▶ Text section
>> begin

To understand our starting point in the mid-nineteenth century we must acknowledge the long origins of the revolution in electronic media, which go back to the last paradigm shift in communication occasioned by the printing of the Gutenberg Bible in 1455 (Lester 122). The introduction of moveable type to the West made the production of books simple, and their dissemination carried with it knowledge and ideas. Without the book, the Scientific Revolution would have been impossible. As printing developed the eighteenth century would see the emergence of print journalism and ephemera, as political culture developed out of pamphleteering and the circulation of ideas. The Industrial Revolution of the early nineteenth century finally introduced mechanization to commerce, and also saw the birth of steamships and railroads. So by the time of the mid-nineteenth century the next big question was going to be speed of communication. The first experimental locomotive, the Tom Thumb, was designed by Peter Cooper for the predecessor of what would become the Baltimore and Ohio Railroad in 1830. Cooper developed a fuelling system that burned anthracite coal (White 86). But 1830 was essentially the experimental debut of the technology, and railroads would not come into more common usage until the 1850s. The speed of rail travel was therefore the fastest speed that human communication could attain, but the question remained of whether some means could be devised whereby the largely experimental science of electricity could be employed as a form of rapid transfer of information.

But it was essentially with the model of the railroad in mind that the first telegraph was developed by Samuel F.B. Morse in this period. Morse was a Yale alumnus, and Iles notes that "in New Haven, he often visited the laboratory of Professor Silliman, which had recently acquired from Dr. Hare, of Philadelphia, a galvanic calorimotor and his deflagrator for the combustion...

But it was not in producing high temperatures that Morse was to use electricity" (Iles 133). Instead, Morse harnessed the cheapest and most efficient possible use of the rapid transmission of electric current through metals like copper: copper was relatively expensive in this period. White notes that copper (important for both the telegraph and the locomotive) cost 30 cents a pound in 1851(White 30). Yet there was not much copper required for the simple principle of Morse's telegraph: copper cables would be laid from place to place, on the model of railway stations as then being designed. Theoretically, however, these copper cables could be extended to wherever one wanted to send the actual message from: Morse's famous 1844 demonstration, sending the message "WHAT HATH GOD WROUGHT," took the cable inside to the U.S. Capitol in Washington, D.C., where he tapped out the message from the rotunda. The electrical principles of all this were understood in Ben Franklin's day, though; what made Morse's invention different was that he had developed a workable conceptual means whereby such electrical transmission could also be used to transmit energy, in the development of what is still known as "Morse Code." Morse's innovation was, in the words of his collaborator Alfred Vail, to invent "a new plan of the alphabet" -- letters were distinguished between short and long electrical pulses which were input directly by the telegraph operator, and on the receiving end these would be marked down and the code translated back alphabetically (Silverman 167). There were no numerals or punctuation marks available. But Morse was able to demonstrate that the transmission of information through such means was possible, and telegraphy soon outstripped the initial paradigm of the railroad and became ubiquitous. By the mid-1860s the repeated attempts to lay a telegraph cable across the floor of the Atlantic Ocean were finally successful, and starting in 1866 it was now possible to transmit information more or less instantaneously from continent to continent.

>> end

▶ Goal 1
Rewrite the listing as a numbered list with no blank lines, from the line containing "From the camera angle, which" up to and including the last line of the listing.

▶ Records supplied
>> begin

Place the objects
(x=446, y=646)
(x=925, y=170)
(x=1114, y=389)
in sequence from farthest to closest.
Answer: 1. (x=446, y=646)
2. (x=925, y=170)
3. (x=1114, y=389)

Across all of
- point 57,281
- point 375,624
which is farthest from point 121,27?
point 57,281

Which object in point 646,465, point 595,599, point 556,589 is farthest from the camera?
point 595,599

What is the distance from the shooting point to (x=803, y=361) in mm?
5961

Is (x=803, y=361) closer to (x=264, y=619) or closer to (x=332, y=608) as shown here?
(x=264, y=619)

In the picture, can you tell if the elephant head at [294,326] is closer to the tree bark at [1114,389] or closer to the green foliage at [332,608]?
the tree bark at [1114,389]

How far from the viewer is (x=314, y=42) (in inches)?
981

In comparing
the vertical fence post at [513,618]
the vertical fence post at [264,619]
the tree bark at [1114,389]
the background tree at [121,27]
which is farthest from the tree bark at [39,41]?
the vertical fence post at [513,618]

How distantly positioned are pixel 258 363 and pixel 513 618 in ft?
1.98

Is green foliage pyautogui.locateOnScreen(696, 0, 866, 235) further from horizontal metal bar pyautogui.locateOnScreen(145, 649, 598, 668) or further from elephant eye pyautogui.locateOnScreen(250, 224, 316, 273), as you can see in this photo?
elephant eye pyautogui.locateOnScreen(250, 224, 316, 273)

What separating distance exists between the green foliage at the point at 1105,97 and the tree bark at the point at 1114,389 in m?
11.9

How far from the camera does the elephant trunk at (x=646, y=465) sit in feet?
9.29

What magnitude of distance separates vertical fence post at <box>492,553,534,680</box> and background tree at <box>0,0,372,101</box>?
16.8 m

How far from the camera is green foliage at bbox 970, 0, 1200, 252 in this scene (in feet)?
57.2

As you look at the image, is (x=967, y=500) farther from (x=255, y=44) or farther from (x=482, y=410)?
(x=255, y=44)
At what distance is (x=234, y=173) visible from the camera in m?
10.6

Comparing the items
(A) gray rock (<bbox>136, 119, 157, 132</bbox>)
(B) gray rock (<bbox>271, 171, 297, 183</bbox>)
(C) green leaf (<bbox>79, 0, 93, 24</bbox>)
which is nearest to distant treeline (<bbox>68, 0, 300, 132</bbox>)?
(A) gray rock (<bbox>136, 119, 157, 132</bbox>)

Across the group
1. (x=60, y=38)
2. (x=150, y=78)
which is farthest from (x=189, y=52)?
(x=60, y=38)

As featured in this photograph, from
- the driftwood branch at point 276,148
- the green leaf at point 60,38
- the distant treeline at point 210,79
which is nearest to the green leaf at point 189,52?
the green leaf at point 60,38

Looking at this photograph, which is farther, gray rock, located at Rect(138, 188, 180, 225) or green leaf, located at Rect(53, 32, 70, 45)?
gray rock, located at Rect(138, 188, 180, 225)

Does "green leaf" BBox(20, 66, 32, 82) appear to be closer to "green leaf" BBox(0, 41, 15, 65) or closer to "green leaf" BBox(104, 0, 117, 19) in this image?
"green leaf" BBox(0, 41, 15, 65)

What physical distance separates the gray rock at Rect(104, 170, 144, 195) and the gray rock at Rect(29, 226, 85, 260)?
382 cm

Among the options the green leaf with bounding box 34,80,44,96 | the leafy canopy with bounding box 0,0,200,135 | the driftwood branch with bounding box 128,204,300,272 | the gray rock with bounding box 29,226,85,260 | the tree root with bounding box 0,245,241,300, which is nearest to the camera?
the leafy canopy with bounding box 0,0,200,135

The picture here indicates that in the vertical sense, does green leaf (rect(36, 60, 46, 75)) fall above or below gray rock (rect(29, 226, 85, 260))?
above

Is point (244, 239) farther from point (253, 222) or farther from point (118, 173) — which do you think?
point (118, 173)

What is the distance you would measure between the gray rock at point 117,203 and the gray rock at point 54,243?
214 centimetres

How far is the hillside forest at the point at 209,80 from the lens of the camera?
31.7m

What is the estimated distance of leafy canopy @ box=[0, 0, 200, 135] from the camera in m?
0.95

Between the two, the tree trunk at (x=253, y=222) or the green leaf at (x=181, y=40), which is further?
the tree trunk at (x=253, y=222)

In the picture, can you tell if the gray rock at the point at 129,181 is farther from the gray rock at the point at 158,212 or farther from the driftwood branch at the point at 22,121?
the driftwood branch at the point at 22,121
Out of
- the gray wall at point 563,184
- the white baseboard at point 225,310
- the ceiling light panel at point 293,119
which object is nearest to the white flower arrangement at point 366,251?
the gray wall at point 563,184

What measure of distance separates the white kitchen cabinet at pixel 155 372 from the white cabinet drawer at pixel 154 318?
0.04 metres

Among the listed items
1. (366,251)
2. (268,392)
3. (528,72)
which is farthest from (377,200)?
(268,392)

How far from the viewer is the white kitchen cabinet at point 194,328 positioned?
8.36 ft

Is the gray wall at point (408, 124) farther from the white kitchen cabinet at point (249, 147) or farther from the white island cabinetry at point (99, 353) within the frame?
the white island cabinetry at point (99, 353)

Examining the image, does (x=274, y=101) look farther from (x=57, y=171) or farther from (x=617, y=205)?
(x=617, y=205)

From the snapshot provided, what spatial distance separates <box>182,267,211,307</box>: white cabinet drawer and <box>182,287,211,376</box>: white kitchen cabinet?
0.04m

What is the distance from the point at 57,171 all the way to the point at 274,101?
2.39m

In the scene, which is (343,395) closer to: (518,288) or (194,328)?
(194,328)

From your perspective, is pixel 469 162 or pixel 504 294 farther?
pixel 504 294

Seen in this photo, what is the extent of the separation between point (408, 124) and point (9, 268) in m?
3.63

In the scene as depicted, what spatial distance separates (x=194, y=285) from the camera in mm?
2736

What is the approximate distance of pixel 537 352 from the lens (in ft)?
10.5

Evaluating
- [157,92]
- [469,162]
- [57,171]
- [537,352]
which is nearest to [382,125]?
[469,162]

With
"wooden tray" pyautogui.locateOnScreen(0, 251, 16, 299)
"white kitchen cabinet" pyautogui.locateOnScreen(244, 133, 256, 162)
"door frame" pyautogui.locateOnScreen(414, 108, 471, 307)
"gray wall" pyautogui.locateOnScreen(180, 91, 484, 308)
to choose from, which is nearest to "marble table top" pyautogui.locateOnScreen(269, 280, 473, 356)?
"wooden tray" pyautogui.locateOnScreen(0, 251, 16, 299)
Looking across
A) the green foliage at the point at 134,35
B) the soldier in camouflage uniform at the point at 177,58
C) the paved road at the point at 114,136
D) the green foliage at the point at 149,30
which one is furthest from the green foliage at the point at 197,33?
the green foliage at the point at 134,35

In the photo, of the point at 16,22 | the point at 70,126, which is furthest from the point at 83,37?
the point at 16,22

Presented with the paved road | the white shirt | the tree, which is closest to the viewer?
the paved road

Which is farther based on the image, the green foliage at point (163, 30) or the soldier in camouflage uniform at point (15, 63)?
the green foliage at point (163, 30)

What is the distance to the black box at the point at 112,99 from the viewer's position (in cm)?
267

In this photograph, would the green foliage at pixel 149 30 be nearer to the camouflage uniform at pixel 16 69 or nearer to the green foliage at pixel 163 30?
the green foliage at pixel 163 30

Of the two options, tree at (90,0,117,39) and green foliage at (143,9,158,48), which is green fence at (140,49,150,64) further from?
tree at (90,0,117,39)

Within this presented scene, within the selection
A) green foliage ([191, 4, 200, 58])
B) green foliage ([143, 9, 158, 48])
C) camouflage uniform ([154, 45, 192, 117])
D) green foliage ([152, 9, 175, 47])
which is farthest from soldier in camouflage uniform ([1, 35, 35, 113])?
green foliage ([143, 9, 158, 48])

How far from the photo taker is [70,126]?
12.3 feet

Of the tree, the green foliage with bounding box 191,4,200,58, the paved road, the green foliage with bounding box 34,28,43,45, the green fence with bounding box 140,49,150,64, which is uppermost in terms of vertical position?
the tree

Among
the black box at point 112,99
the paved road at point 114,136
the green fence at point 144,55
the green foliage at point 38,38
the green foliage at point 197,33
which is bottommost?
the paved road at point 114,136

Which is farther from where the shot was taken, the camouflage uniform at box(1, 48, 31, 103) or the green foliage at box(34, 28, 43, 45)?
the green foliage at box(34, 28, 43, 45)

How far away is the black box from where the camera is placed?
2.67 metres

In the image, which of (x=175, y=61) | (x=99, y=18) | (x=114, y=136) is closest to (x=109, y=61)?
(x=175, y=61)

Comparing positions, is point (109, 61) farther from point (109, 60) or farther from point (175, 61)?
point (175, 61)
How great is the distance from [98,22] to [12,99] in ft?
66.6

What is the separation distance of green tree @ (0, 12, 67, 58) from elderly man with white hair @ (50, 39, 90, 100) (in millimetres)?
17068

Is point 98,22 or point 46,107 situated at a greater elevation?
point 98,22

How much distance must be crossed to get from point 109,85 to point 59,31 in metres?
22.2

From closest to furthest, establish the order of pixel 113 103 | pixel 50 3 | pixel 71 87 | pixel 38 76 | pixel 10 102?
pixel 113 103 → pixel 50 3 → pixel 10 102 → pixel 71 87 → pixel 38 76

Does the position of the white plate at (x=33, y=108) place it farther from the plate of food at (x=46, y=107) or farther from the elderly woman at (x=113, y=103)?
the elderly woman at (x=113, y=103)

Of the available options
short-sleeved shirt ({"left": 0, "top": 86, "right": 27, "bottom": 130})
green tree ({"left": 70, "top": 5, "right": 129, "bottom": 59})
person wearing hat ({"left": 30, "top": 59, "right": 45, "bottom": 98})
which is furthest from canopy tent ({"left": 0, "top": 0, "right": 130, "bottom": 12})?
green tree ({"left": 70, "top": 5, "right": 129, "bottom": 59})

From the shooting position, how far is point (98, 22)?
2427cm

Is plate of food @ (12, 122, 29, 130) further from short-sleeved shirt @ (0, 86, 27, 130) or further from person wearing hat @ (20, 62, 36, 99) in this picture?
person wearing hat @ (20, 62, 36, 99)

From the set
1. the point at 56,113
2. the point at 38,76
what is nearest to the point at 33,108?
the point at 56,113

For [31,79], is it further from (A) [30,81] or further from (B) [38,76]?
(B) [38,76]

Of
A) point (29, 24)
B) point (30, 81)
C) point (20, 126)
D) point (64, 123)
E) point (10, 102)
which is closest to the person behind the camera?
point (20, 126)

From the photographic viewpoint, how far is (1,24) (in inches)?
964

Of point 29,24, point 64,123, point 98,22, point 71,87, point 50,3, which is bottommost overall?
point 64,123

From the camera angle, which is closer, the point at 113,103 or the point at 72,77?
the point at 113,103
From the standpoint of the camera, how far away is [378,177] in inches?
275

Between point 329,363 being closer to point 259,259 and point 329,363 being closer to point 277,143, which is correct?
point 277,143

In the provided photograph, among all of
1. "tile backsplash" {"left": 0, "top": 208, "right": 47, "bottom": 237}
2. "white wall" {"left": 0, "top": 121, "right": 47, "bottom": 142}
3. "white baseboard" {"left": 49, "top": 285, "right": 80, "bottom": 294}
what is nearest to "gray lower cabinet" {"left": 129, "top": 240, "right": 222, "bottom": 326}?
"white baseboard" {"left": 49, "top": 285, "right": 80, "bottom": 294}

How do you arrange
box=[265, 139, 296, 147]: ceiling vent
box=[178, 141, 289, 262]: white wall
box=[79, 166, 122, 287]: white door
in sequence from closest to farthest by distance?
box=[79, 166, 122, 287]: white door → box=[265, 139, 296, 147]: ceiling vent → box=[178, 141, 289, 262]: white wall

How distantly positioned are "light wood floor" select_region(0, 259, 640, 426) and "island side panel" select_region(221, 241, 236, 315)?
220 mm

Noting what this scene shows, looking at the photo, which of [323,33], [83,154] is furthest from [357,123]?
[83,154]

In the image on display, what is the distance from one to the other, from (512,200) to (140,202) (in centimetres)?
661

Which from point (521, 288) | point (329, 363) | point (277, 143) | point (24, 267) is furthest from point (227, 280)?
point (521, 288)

>> end

▶ Goal 2
For each statement below, say yes or no according to the text on the history of the telegraph, and quote the exact words that settle it. (a) Morse's 1844 message was tapped out from the rotunda of the U.S. Capitol. (b) Morse's code included numerals and punctuation marks. (c) The fuelling system Peter Cooper developed burned wood.

▶ Expected output 1
1. From the camera angle, which is closer, the point at 113,103 or the point at 72,77?
2. the point at 113,103
3. From the standpoint of the camera, how far away is [378,177] in inches?
4. 275
5. Between point 329,363 being closer to point 259,259 and point 329,363 being closer to point 277,143, which is correct?
6. point 277,143
7. In the provided photograph, among all of
8. 1. "tile backsplash" {"left": 0, "top": 208, "right": 47, "bottom": 237}
9. 2. "white wall" {"left": 0, "top": 121, "right": 47, "bottom": 142}
10. 3. "white baseboard" {"left": 49, "top": 285, "right": 80, "bottom": 294}
11. what is nearest to "gray lower cabinet" {"left": 129, "top": 240, "right": 222, "bottom": 326}?
12. "white baseboard" {"left": 49, "top": 285, "right": 80, "bottom": 294}
13. How do you arrange
14. box=[265, 139, 296, 147]: ceiling vent
15. box=[178, 141, 289, 262]: white wall
16. box=[79, 166, 122, 287]: white door
17. in sequence from closest to farthest by distance?
18. box=[79, 166, 122, 287]: white door → box=[265, 139, 296, 147]: ceiling vent → box=[178, 141, 289, 262]: white wall
19. How distantly positioned are "light wood floor" select_region(0, 259, 640, 426) and "island side panel" select_region(221, 241, 236, 315)?
20. 220 mm
21. Noting what this scene shows, looking at the photo, which of [323,33], [83,154] is furthest from [357,123]?
22. [83,154]
23. In the image on display, what is the distance from one to the other, from (512,200) to (140,202) (in centimetres)?
24. 661
25. Which from point (521, 288) | point (329, 363) | point (277, 143) | point (24, 267) is furthest from point (227, 280)?
26. point (521, 288)

▶ Expected output 2
(a) Yes: "took the cable inside to the U.S. Capitol in Washington, D.C., where he tapped out the message from the rotunda"
(b) No: "There were no numerals or punctuation marks available."
(c) No: "Cooper developed a fuelling system that burned anthracite coal"